Death Date: 310 B.C.
Place of Birth: Pontus
Nationality: Greek
Gender: Male
Occupations: philosopher
The Greek philosopher Heraclides of Pontus (ca. 388-310 BC) proposed the theory that the apparent daily revolution of the fixed stars is in fact due to the actual daily rotation of the earth about its own axis.
Born at Heracleia in Pontus, the son of the wealthy Euthyphron, Heraclides was a descendant of one of the founders of Heracleia. He was probably forced to leave in 364/363 B.C. because of the tyranny of Clearchus and went to Athens to study under Plato at the Academy. He was left in charge of the Academy when Plato went to Sicily in 360 B.C. He later studied under Aristotle, but, when a successor to Speusippus was elected in 339 B.C., his candidacy was defeated by Xenocrates and he returned to Pontus.

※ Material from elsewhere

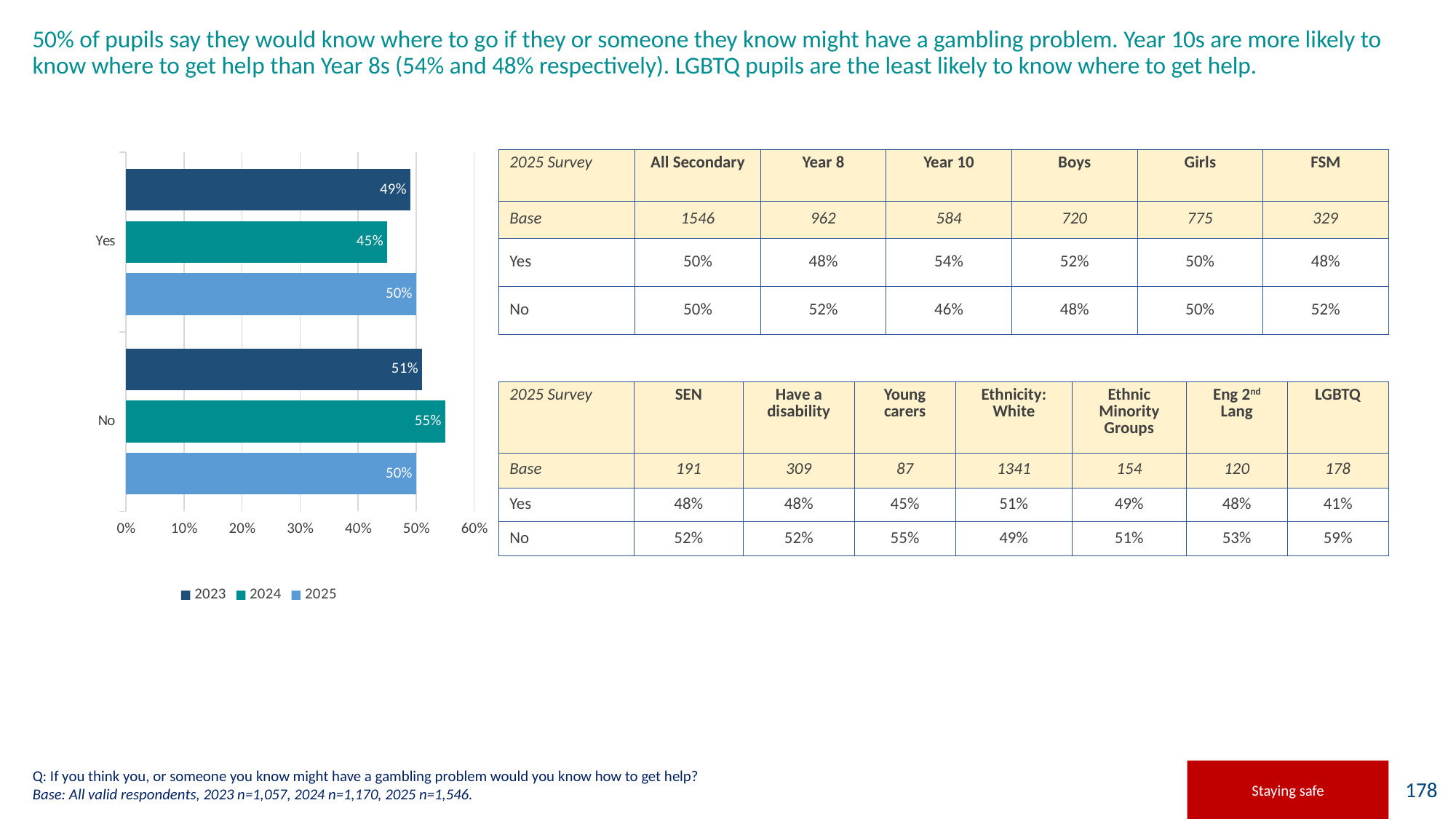
What kind of chart is shown on the slide? bar chart Which is larger: the 2023 value for 'Yes' or the 2023 value for 'No'? No Does the 'Yes' value rise or fall from 2023 to 2024? fall Which year has the highest value for 'No'? 2024 Which year has the lowest value for 'Yes'? 2024 What is the difference between the 2024 'No' value and the 2024 'Yes' value? 10 percentage points What is the value for 'Yes' in the 2025 series? 50% What is the value for 'Yes' in the 2024 series? 45% How many categories are shown on the chart's vertical axis? 2 How many series does the chart legend list? 3 Which series is shown in the darkest blue colour in the legend? 2023 What is the value for 'No' in the 2023 series? 51%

Heraclides was a most prolific writer, composing dialogues on ethics, natural science, literary criticism, music, rhetoric, and the history of philosophy. However, his works are now known only through some quotations by later writers. His most interesting theories are those in astronomy. Contradicting the Platonic and Aristotelian doctrine that the earth must stand still, he hypothesized that it rotates once daily on its own axis. On this assumption he was free to assert as a corollary that the universe is infinite, then to speculate on the existence of other earths in the stellar systems that appear to be fixed stars. This daring theory could not explain as much about motion as did Aristotle's and therefore was regarded merely as an oddity.

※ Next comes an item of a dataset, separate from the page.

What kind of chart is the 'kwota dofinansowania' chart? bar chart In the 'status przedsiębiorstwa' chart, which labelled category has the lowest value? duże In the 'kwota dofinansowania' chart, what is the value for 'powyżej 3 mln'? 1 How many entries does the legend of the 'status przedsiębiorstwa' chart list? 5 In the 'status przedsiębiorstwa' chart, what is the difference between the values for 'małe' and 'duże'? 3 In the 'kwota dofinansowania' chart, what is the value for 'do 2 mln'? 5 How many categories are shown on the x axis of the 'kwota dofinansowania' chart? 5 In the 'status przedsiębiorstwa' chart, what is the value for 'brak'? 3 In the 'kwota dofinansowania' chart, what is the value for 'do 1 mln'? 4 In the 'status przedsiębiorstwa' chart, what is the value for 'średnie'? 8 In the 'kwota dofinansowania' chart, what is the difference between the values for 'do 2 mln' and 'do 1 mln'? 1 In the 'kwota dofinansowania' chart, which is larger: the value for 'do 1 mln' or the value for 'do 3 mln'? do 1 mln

Heraclides also possibly indicated, in one fragment which can be otherwise interpreted, that he believed that Venus and Mercury revolve around the sun, a theory also contrary to Aristotelian physics. This deduction, if his, was probably due only to the identity of the sidereal periods of the sun and the two inferior planets, as these sidereal periods were the common criteria for determining the order of the planetary spheres. It is not an adumbration of the planetary system advocated by Tycho Brahe in the 16th century. Another theory doubtfully attributed to Heraclides is that the apparent anomalous motion of the sun can be explained as well by the earth's revolving about the sun as by the sun's about the earth. The mathematical identity of the geocentric and heliocentric systems, however, is irrelevant to the problem of anomalous motion, and the meaning of the fragment is thereby rendered very dubious indeed.
Further Reading
- Heraclides' astronomy is discussed in Sir Thomas Heath, Aristarchus of Samos: The Ancient Copernicus (1913). Background studies that discuss Heraclides are George Sarton, A History of Science: Ancient Science through the Golden Age of Greece (1952); Marshall Clagett, Greek Science in Antiquity (1955); Benjamin Farrington, Greek Science: Its Meaning for Us (2 vols., 1949; repr. with revisions, 1 vol., 1961); and W. K. C. Guthrie, A History of Greek Philosophy (2 vols., 1962).
- Gottschalk, H. B., Heraclides of Pontus, Oxford: Clarendon Press; New York: Oxford University Press, 1980.